- _Required work_
Quote, word for word, every line starting at the line that contains "phylum: Chordata" and ending with the last line of the records; include both of these lines and no others.

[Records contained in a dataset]
§ §

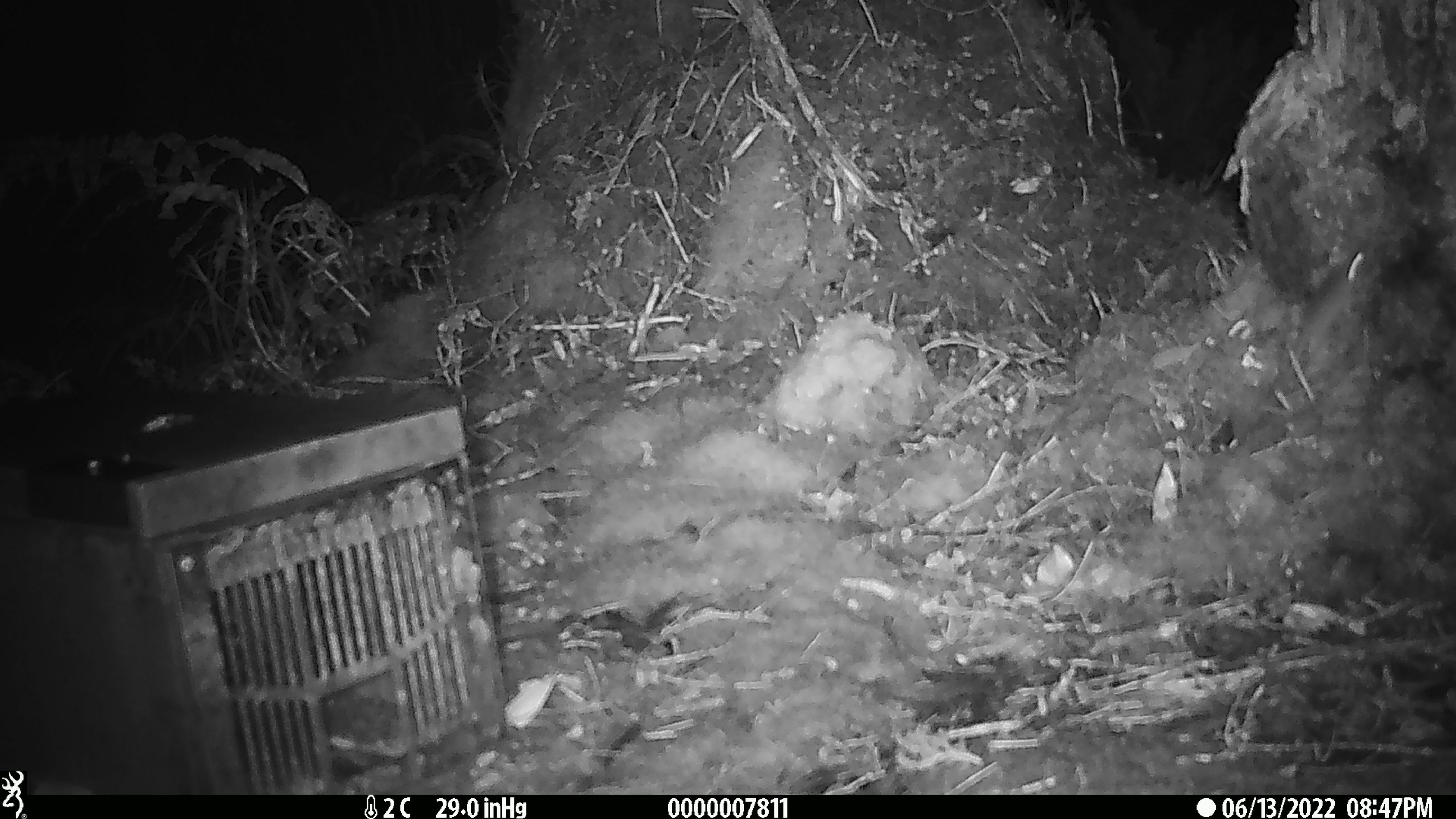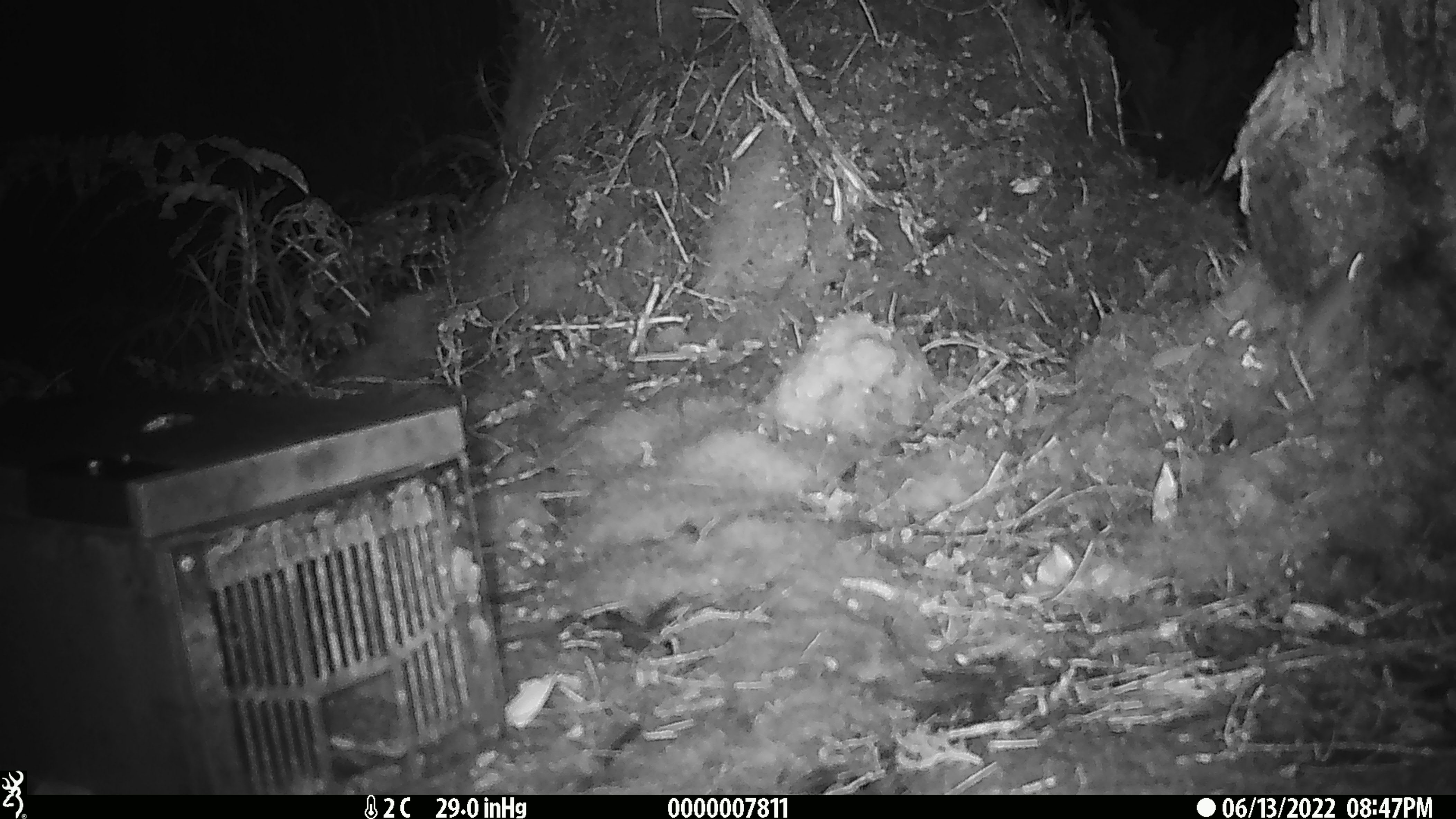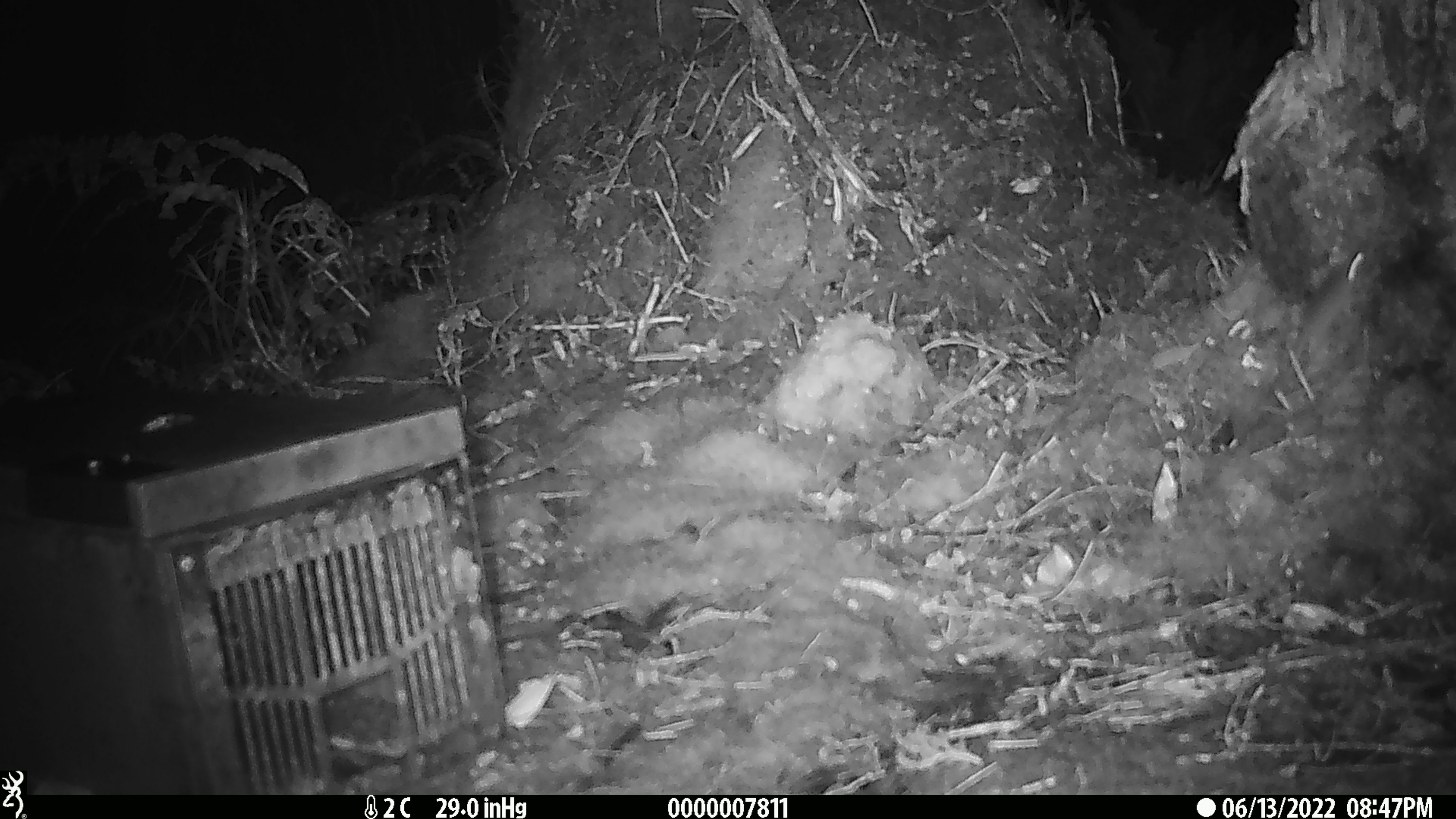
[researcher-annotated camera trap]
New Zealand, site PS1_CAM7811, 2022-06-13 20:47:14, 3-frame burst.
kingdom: Animalia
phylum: Chordata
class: Mammalia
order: Rodentia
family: Muridae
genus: Mus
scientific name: Mus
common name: mouse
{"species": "mouse (Mus)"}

§ §

- _Answer to this exercise_
phylum: Chordata
class: Mammalia
order: Rodentia
family: Muridae
genus: Mus
scientific name: Mus
common name: mouse
{"species": "mouse (Mus)"}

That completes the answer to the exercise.